##### INFORMATION PROVIDED

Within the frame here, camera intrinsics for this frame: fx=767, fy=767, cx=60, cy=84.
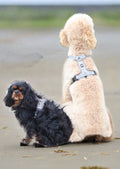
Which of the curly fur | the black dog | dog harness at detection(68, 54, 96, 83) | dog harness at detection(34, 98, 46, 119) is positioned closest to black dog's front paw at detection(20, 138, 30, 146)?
the black dog

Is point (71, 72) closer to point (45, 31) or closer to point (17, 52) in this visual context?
point (17, 52)

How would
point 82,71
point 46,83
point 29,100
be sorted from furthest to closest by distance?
point 46,83 → point 82,71 → point 29,100

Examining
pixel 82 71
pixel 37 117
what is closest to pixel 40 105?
pixel 37 117

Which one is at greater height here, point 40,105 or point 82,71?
point 82,71

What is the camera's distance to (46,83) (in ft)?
45.0

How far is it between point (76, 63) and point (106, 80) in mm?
6480

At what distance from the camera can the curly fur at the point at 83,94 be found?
24.7 feet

##########

→ **GIVEN EXERCISE**:
Rewrite all of the material above with "camera" changed to "sensor" wherever it occurs, keeping everything else the same. Leave the pictures out.

→ **RESPONSE TO THIS TASK**:
Within the frame here, sensor intrinsics for this frame: fx=767, fy=767, cx=60, cy=84.
Which of the curly fur | the black dog | dog harness at detection(68, 54, 96, 83) | dog harness at detection(34, 98, 46, 119) is positioned closest to black dog's front paw at detection(20, 138, 30, 146)?
the black dog

Is point (71, 72) closer to point (45, 31) or closer to point (17, 52) in this visual context?
point (17, 52)

How would
point 82,71
point 46,83
point 29,100
be sorted from furthest to closest by distance?
point 46,83 → point 82,71 → point 29,100

Examining
pixel 82 71
pixel 37 117
what is closest to pixel 40 105?
pixel 37 117

Which one is at greater height here, point 40,105 or point 82,71?
point 82,71

What is the sensor's distance to (46,83) (in ft)?
45.0

How far is it between point (76, 63) and point (106, 80) in mm?
6480

At what distance from the sensor can the curly fur at the point at 83,94 be found?
24.7 feet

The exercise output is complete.